Никогда ещё резкий голос госпожи Пелу не казался Леа таким нежным. Она не прерывала госпожу Пелу и даже была ей в каком-то смысле признательна за нескончаемый поток колкостей, потому что это давало ей отсрочку. Как в старые добрые времена, она усадила Шарлотту Пелу в обитой шёлком маленькой гостиной в удобное низкое кресло и, как в старые добрые времена, машинально села на стул с твёрдой спинкой, что вынуждало её расправить плечи и высоко поднять голову. Между ними оказался стол, покрытый старинной вышитой скатертью из грубой материи, и, опять же как в старые добрые времена, на нём стоял пузатый гранёный графин, наполовину заполненный коньяком, рюмки в виде лепестков, тонких, как слюда, вода со льдом и песочное печенье.

– Милочка моя! Теперь мы можем видеться спокойно, – причитала Шарлотта. – Ты знаешь мой девиз: беги от друзей, когда у тебя неприятности, делись с ними только радостью.
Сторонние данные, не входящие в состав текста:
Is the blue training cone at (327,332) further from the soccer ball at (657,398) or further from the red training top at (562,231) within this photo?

Всё время, пока Ангел был в бегах, я сознательно не подавала никаких признаков жизни. Ты меня понимаешь? Теперь же, когда всё хорошо и мои дети счастливы, я кричу тебе об этом, я бросаюсь в твои объятия, и мы вновь заживём по-прежнему… Она прервалась, закурила сигарету: такого рода паузы ей удавались превосходно, как опытной актрисе. – Разумеется, без Ангела.